Q. What do you understand by conscience? Discuss the different conceptions of conscience given by moral thinkers. (250 words)24 Mar, 2019 GS Paper 4 Theoretical Questions
- Give a brief idea of conscience
- Bring out the different approaches of philosphers on the concept of conscience
- Conclude with how idea of conscience is important
- Conscience is a faculty of the mind that motivates us to act morally—or at least according to our most deeply held values.
- Conscience is knowledge of ourselves, or awareness of moral principles we have committed to, or assessment of ourselves or motivation to act that comes from within us (as opposed to external impositions).
Different conceptions of conscience given by moral thinkers:
- Greek and Roman thought emphasized reason and knowledge in making moral decisions, a tradition beginning with Aristotle’s ideas about the development of virtuous character and wisdom through reason and practice.
- St. Bonaventure and St.
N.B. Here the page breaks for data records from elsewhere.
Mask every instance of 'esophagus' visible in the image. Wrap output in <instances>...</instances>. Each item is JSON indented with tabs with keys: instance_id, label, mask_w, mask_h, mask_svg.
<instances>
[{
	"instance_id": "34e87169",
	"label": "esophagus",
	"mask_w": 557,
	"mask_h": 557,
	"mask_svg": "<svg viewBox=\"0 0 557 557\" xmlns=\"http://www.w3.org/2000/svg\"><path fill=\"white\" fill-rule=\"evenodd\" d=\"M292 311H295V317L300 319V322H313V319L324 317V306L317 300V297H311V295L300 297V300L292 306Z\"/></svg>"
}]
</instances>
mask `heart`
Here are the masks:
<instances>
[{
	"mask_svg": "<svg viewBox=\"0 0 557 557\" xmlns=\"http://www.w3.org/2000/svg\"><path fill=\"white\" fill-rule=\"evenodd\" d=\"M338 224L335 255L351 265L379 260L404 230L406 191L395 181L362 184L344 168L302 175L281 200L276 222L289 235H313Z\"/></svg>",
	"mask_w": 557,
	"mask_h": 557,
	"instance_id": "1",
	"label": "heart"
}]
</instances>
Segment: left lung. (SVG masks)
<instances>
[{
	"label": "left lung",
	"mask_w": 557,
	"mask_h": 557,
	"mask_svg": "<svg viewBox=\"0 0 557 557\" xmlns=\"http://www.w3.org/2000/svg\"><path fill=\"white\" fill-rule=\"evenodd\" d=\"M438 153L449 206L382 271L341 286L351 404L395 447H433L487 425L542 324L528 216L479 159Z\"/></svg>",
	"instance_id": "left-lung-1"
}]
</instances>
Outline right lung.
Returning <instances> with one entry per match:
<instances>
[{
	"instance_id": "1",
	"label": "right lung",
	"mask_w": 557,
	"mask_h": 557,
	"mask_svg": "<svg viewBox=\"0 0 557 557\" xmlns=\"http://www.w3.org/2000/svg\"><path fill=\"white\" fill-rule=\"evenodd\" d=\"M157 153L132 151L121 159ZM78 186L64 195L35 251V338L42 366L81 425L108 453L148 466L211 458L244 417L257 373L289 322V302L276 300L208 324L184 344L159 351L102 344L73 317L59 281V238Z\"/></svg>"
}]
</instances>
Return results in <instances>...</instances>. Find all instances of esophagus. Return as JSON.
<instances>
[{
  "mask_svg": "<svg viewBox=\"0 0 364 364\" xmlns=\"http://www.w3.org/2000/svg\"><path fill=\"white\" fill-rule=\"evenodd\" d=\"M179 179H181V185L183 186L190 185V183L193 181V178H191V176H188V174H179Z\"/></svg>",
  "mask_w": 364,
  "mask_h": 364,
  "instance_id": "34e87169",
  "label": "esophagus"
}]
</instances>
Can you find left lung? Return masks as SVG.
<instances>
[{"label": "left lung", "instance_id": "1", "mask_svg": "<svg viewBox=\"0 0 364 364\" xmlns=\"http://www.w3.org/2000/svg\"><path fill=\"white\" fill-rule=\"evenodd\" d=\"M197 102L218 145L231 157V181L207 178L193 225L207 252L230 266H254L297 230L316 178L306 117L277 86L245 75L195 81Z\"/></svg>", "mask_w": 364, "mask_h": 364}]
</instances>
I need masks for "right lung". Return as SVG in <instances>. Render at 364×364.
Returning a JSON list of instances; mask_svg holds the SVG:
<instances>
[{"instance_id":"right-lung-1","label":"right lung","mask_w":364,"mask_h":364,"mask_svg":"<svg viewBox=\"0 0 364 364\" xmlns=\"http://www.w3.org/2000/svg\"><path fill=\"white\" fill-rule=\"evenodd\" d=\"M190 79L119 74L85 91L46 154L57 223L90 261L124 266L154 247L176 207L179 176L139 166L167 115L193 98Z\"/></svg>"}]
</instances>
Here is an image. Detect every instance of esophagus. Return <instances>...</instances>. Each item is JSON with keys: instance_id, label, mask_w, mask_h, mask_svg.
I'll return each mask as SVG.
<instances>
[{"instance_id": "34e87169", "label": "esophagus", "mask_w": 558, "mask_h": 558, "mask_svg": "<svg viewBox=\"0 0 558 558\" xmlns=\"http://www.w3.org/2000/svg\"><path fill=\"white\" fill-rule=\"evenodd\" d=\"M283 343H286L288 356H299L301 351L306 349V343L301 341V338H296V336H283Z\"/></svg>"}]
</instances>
Aquinas wrote of synderesis ( a divine spark of moral knowledge) which could only come to mind if it had been cultivated by reason and contemplation to overcome the distortions and corruption of social conditioning.
- In the 17th century, Spinoza similarly wrote that it was necessary to practice and develop reasons to transcend socially conditioned emotions and perceptions.
- Immanuel Kant also regarded critical reasoning as an important element of conscience, believing that moral truth could be evaluated objectively in light of his ‘categorical imperative.’
- John Locke wrote about how a moral conscience might oppose the laws of the state, and Thomas Hobbes insisted that opinions based on conscience could easily be wrong or in contradiction to other people’s consciences. So, these and other philosophers also advocated for a ‘critical conscience’–and some skepticism about the dictates of conscience in general.
- Darwin hypothesized that conscience evolved to resolve conflicts between instincts, such as between instincts for self-preservation and instincts to protect and cooperate with other human beings.
- Sigmund Freud analyzed conscience as an effect of the super-ego; as we grow up, natural instincts such as aggression and sexual desire must be frequently frustrated, and even punished, by parents and peers, in order for us to develop into well-adjusted members of society. This process creates the super-ego, where we internalize the beliefs, implicit or explicit, about right and wrong in our culture and the super-ego causes us to feel guilt or anxiety when we violate them.
- Thus conscience is a not a objective morality, since it is obvious that two people’s consciences or religions can dictate opposing moralities—such as pro-choice and pro-life in abortion debate
- Conscience is necessary trait of character for public functionaries for ensuring ethical action in the spheres where there are no legal obligation upon them to act in a particular way.